もっとも、それがあまり騒がれないのは、イギリスでは4年前の2012年ロンドン・オリンピックの開会式でシェイクスピアの『テンペスト(あらし)』に基づく開会式が行われたり、文化プログラムとして手話を含む世界37か国語によるシェイクスピア戯曲の連続上演が行われるなど、特に「記念の年」など関係なく、シェイクスピア戯曲は常に上演され、多くの人々に日常的に楽しまれているため、と言えそうだ。
映画も多く、最近ジャスティン・カーゼル監督による『マクベス』のが封切られたが、DVDではいつでもシェイクスピアを楽しむことができ、オーソン・ウェルズ監督・主演の『マクベス』もあれば、鬼才ポランスキー監督の『マクベス』もある。
また黒澤明監督の映画『蜘蛛之巣城』は、舞台をスコットランドから戦国時代の日本に移しただけで、中味はシェイクスピアの『マクベス』そのもの。
最後に何本もの矢に刺されて壮絶な死を遂げる三船敏郎のマクベスも見事だが、夫を殺人に導いて最後は狂気のうちに死ぬマクベス夫人の山田五十鈴や、妖しい予言を告げる魔女役の浪花千栄子など、原作を知らずに見た人は、実在した戦国武将の哀れな実話と見紛うほどのリアリティを感じるに違いない。
黒澤明監督は、『リア王』を翻案した仲代達矢主演の映画『乱』でも、舞台を戦国時代の日本に置き換えて見事にシェイクスピアの創り出した人間模様を描いた。

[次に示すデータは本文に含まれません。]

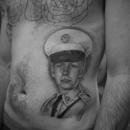 Hypnotic Inks Tattoos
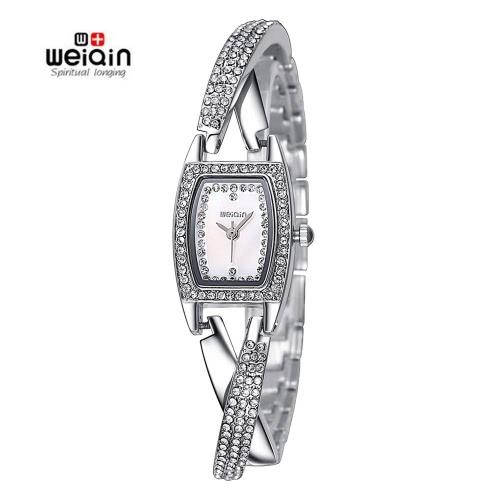 WEIQIN Womens Silvery Fashion Analog Quartz Bracelet WatchQuartz Watches<br>WEIQIN Womens Silvery Fashion Analog Quartz Bracelet Watch<br><br>Blade Length: 0.0cm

また、つい最近亡くなった演出家の蜷川幸雄も、台詞や人物設定はシェイクスピアの書いたまま、時代設定(舞台や衣裳)だけを安土桃山時代に移した『NINAGAWAマクベス』で世界的に高い評価を受けた。
映画は他にもフランコ・ゼッフィレッリ監督でエリザベス・テイラーとリチャード・バートンが共演した『じゃじゃ馬ならし』や、15歳のオリヴィア・ハッセーが可憐な少女を美事に演じた『ロミオとジュリエット』。
同じ物語を高層ビルの谷間でアロハ・シャツを着た若者たちが銃撃戦を展開する現代の若者の悲劇に描いたバズ・ラーマン監督レオナルド・ディカプリオ主演の映画もある。
いや、忘れてならないのは、名優ローレンス・オリヴィエ主演の『ハムレット』……などなど。
シェイクスピアとは、400年の時間を越え、空間も超えて洋の東西を問わず、どんな形で何処にでも姿を現す存在なのだ。